Cisco: Green in Texas

Cisco System's new data center under construction in Richardson, Texas, will be as green as company officials can make it.

Richardson was chosen as a site because it is relatively free from potential natural disasters, said Steve Picot, Cisco's regional manager for Federal Data Center Solutions. The company has two primary data centers now ' one in California in the heart of earthquake country and the other in Florida on hurricane alley.

The data center will contain 29,000 square fee of raised floor space, divided into four halls that support the needs of Cisco IT and the company's Linksys, Scientific Atlanta, and Cisco government services group, Cisco officials said.

The data center, which is nearing completion, will adopt Cisco's Information Technology service-oriented model, in which processing power, storage, and communications can be drawn from one big pool of resources only when needed.

The data center will use a number of Cisco tools for application load balancing and server and storage management that are deployed in its current data centers, Picot said. For example, the company's MDS 9000 series switches have a feature called Virtual Storage Area Network (VSAN) built in. Instead of having separate storage devices working together, VSANs provide a way to group together storage into a logical fabric using the same physical hardware infrastructure.

IT equipment is being moved into the new facility now and the first applications should start to arrive the beginning of next year with successive waves over the next few years, according to Cisco.
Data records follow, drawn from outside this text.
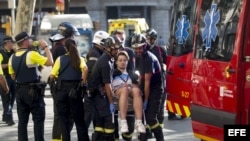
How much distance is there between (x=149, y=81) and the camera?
10.3 metres

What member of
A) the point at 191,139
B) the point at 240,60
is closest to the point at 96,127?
the point at 191,139

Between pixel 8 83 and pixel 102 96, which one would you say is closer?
pixel 102 96

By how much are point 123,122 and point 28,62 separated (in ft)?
5.57

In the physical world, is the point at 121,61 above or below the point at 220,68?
below

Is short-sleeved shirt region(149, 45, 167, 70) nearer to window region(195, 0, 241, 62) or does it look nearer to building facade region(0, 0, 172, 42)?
window region(195, 0, 241, 62)

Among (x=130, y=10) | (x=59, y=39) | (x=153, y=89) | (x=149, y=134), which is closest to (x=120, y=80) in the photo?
(x=153, y=89)

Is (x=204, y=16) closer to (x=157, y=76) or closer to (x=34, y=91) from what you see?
(x=157, y=76)

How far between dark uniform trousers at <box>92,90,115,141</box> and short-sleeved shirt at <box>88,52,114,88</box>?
14cm

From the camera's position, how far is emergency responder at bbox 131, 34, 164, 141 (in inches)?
406

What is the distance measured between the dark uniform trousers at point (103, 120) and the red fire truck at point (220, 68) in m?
→ 1.41

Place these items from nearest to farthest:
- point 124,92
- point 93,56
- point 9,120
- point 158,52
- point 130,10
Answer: point 124,92, point 93,56, point 158,52, point 9,120, point 130,10

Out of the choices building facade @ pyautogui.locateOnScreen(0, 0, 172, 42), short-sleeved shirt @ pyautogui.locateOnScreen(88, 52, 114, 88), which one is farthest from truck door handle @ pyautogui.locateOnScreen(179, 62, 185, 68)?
building facade @ pyautogui.locateOnScreen(0, 0, 172, 42)

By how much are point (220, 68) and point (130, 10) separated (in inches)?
1901

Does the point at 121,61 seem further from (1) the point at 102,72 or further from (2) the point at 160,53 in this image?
(2) the point at 160,53
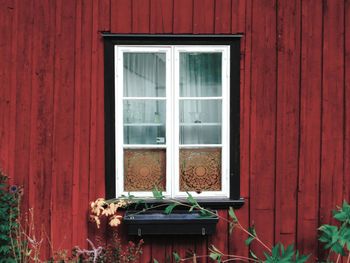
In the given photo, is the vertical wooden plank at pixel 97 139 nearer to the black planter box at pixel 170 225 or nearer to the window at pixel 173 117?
the window at pixel 173 117

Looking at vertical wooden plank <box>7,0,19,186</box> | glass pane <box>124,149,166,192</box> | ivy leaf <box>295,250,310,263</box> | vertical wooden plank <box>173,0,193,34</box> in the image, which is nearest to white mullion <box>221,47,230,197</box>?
vertical wooden plank <box>173,0,193,34</box>

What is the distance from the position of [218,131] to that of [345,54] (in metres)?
1.45

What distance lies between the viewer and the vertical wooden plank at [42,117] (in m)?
5.00

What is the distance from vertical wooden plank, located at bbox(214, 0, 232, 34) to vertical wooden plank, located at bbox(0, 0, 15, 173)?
1.97 m

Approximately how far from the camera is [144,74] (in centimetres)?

Hewlett-Packard: Dynamic cool

HP is into the second year of a three-year project to consolidate 85 data centers into six. Three of the centers are primary, and three redundant. When the project is completed in June 2008 there will be two each in Atlanta, Houston and Austin, Texas.
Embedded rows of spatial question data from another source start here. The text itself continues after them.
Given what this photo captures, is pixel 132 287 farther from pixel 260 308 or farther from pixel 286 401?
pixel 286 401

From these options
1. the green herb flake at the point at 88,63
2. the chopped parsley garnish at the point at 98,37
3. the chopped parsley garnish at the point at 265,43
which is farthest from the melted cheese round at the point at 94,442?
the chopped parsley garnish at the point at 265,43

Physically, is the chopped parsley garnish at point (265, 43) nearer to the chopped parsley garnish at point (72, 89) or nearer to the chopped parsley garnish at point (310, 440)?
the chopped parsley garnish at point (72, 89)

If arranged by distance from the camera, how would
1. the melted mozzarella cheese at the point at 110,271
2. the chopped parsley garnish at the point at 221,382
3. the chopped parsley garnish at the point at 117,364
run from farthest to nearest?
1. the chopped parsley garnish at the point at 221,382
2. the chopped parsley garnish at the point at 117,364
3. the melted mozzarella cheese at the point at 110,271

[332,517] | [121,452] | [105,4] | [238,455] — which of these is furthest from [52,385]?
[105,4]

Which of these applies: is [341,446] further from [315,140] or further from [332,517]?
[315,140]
HP has designed the six facilities to be lights-out data centers, capable of being managed remotely. This will be enabled through the use of the company's adaptive infrastructure solutions, said Pat Tiernan, HP's vice president of social and environmental responsibility.

HP also is implementing smart cooling technologies that optimize airflow for cooling of the data centers.
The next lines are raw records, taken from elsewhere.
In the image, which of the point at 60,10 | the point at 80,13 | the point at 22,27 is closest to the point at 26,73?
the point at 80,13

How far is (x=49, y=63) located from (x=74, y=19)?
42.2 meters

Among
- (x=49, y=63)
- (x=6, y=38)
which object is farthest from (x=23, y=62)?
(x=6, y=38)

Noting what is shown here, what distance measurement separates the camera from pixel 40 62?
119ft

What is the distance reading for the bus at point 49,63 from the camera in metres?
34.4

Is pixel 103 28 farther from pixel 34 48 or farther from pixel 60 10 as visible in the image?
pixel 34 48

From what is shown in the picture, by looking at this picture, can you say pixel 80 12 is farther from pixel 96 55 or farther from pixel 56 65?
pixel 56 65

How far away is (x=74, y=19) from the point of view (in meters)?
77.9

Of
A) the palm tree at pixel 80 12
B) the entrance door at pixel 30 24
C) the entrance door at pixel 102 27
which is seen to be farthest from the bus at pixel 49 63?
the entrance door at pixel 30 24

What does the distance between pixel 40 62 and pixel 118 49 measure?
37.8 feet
Dynamic Smart Cooling, developed in HP Labs, consists of advanced software residing in an intelligent control node that continuously adjusts air conditioning settings in a data center, based on real-time air-temperature measurements from a network of sensors deployed on IT racks. The technology actively manages the environment to deliver cooling where it is needed most.

Additionally, the sensors can tell when a server is heating up and then direct cold air at that server.

HP wants to make it easier for user of HP equipment to be green ' from the desktop to data centers by building energy-efficiency into products from the start, Tiernan said.

Sun Microsystems: Green is destiny

Sun Microsystems recently opened new data centers in Santa Clara, Calif.; Blackwater, United Kingdom; and Bangalore, India, that were built using innovative designs and next-generation energy efficient systems, power and cooling,

Officials estimate the company's datacenter efforts will save nearly 4,100 tons of CO2 per year and trim one percent from Sun's total carbon footprint.

The data centers were put into operation between January and June of this year. Santa Clara's is the largest, at 76,000 square feet. Efforts to save energy at that facility began with a three-month hardware consolidation and refresh project that increased computing power by more than 450 percent and is expected to save $1.1 million in energy costs a year, Sun officials said.

'Green is a destiny; energy efficiency is a reality,' said Dean Nelson, director of Sun's Global Lab and Datacenter Design Services. If companies strive to make data centers more energy efficient, they will turn green, he said.